Ron, I'd mistakenly remembered them having renamed the first movie as the road warrior, for the US market. Checking it, it's the second. The latter movies seem a bit more baroque - it seems tragic if the first didn't get broad US showings. Here I thought the only travesty was just the apparent renaming of the first movie...

On Watchmen, what are the paralels you observed? Can't say I can think of anything coming to mind?

On the gang members, it depends on whether the idea of still playing out such characters (who are NOT looking for meaning in a meaningless wasteland) is still a potential go-er, even if other people would fetishize such play (at which point doesn't it cease/closes off the potential of being nar?). If the idea hasn't been closed off because of the fetishizers, then cool.

QuoteI guess I'm not a very good SF fan in some ways. The very idea of calling the soldiers in Star Wars "storm troopers" bugs me, even more so dressing up as them under any circumstances, and yet more so seeing five-year-old kids doing so.
Yeah, but on the other hand it's fairly plausible to believe those soldiers calling each other storm troopers, as a result of many things (jingoism, for one). That's an interesting point to get to with a character.

Ron Edwards

Callan, you may not have noticed you've gone way off topic.

Last bit: in issue #6 of The Watchmen, Rorschach's first major action while wearing his new mask is a precise repeat of the climactic scene in Mad Max, when the title character deals with the last surviving gang member. It involves handcuffs, a hacksaw, and an imminent explosion. (People reading this may not realize that the comic was published in 1986-1987; the 2009 film completely replaced this scene probably due to its blatant plagiarism.)

No more about this point in this thread, please, and again, I do understand your points about playing such characters but you don't seem to understand or acknowledge that I'm talking about fetishizing them in an uncritical fashion, not playing them in the way you describe, not even a little bit. Here in the U.S., evidence of that fetish - and a general pro-military slant to geekdom in general - is extremely evident; that may not be the case in Australia, and if you want to talk about it, it belongs in another thread.

Best, Ron

Callan S.

There was a line? With that title? *c'mon, lol with me!*.

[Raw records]

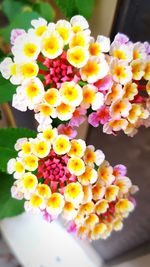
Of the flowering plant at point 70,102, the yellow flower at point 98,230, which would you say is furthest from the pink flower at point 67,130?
the yellow flower at point 98,230

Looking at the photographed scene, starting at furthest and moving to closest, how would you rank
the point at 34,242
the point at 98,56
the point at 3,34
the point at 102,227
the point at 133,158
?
the point at 34,242 < the point at 133,158 < the point at 3,34 < the point at 102,227 < the point at 98,56

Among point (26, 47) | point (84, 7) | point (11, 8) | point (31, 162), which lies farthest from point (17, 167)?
point (11, 8)

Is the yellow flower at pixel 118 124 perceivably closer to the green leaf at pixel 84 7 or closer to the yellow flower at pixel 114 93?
the yellow flower at pixel 114 93

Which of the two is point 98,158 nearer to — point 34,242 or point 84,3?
point 84,3

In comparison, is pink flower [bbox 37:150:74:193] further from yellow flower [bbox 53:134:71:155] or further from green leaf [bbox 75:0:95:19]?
green leaf [bbox 75:0:95:19]

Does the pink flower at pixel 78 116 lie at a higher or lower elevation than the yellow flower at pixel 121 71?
lower

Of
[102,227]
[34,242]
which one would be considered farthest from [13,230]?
[102,227]

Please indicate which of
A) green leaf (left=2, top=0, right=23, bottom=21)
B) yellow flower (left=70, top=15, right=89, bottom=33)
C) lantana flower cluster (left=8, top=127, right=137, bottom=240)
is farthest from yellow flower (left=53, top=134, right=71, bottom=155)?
green leaf (left=2, top=0, right=23, bottom=21)
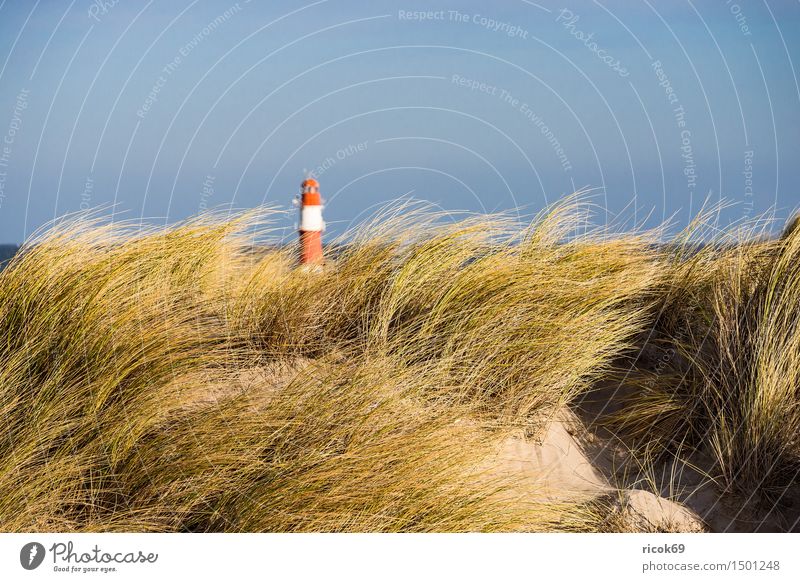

**Required task 1**
Can you write out everything in the forum thread from "On the gang" down to "fetishizers, then cool."?
**Required task 2**
Do these statements agree with the forum thread? Answer each with yes or no and quote the deciding words. (a) The Watchmen comic was published in 1986-1987. (b) The first Mad Max movie was renamed The Road Warrior for the US market. (c) Rorschach's first major action in his new mask involves handcuffs, a hacksaw, and an imminent explosion.

**Full output 1**
On the gang members, it depends on whether the idea of still playing out such characters (who are NOT looking for meaning in a meaningless wasteland) is still a potential go-er, even if other people would fetishize such play (at which point doesn't it cease/closes off the potential of being nar?). If the idea hasn't been closed off because of the fetishizers, then cool.

**Full output 2**
(a) Yes: "the comic was published in 1986-1987"
(b) No: "Checking it, it's the second."
(c) Yes: "It involves handcuffs, a hacksaw, and an imminent explosion."